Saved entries
· · · ·
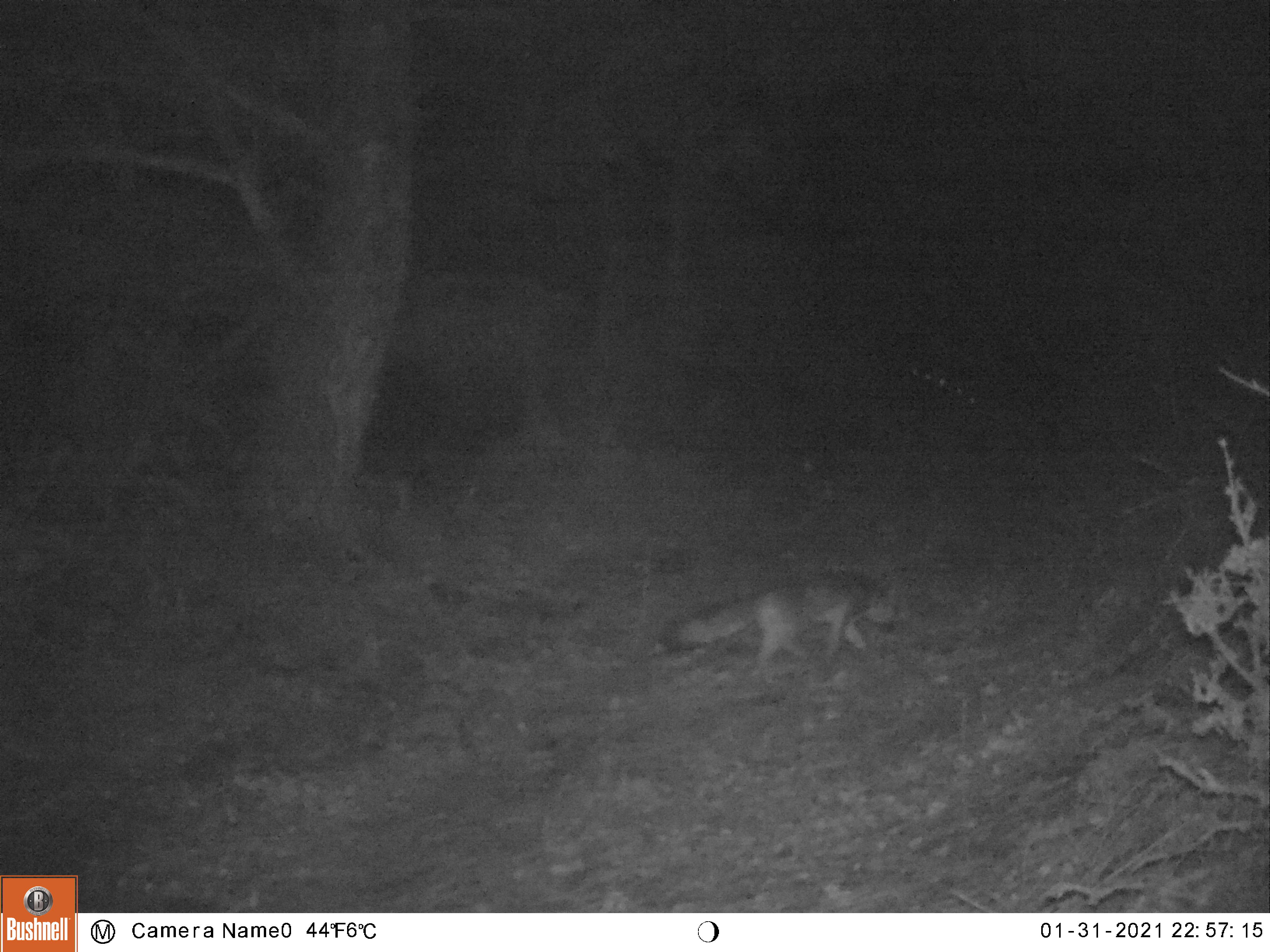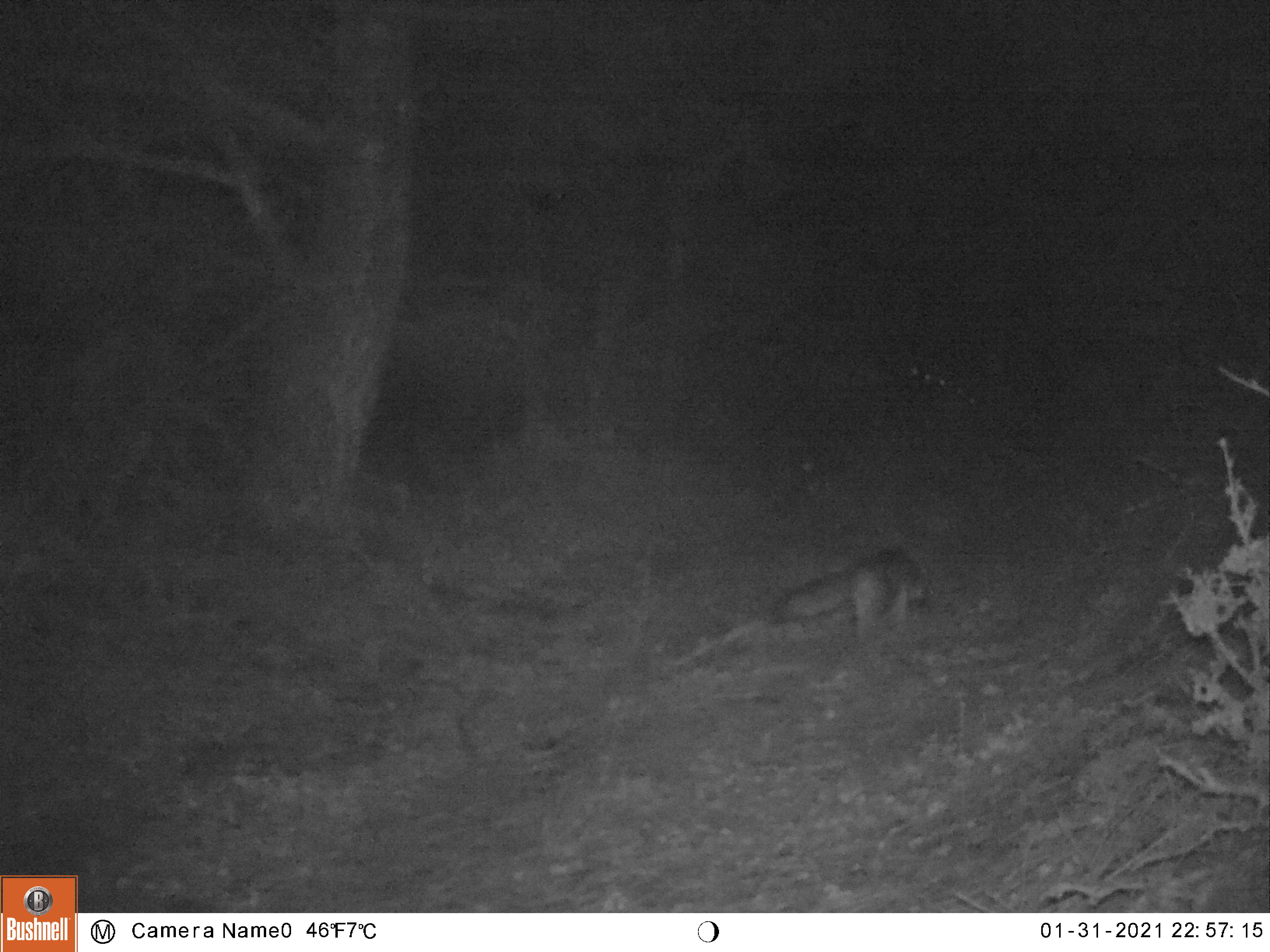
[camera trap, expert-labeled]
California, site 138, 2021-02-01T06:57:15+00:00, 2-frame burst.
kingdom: Animalia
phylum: Chordata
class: Mammalia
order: Carnivora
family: Canidae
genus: Urocyon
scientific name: Urocyon cinereoargenteus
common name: gray fox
· · · ·
Exercise brief:
Because the pictures are not wanted, retype only the text of every record, exactly as given.

Task response:
[camera trap, expert-labeled]
California, site 138, 2021-02-01T06:57:15+00:00, 2-frame burst.
kingdom: Animalia
phylum: Chordata
class: Mammalia
order: Carnivora
family: Canidae
genus: Urocyon
scientific name: Urocyon cinereoargenteus
common name: gray fox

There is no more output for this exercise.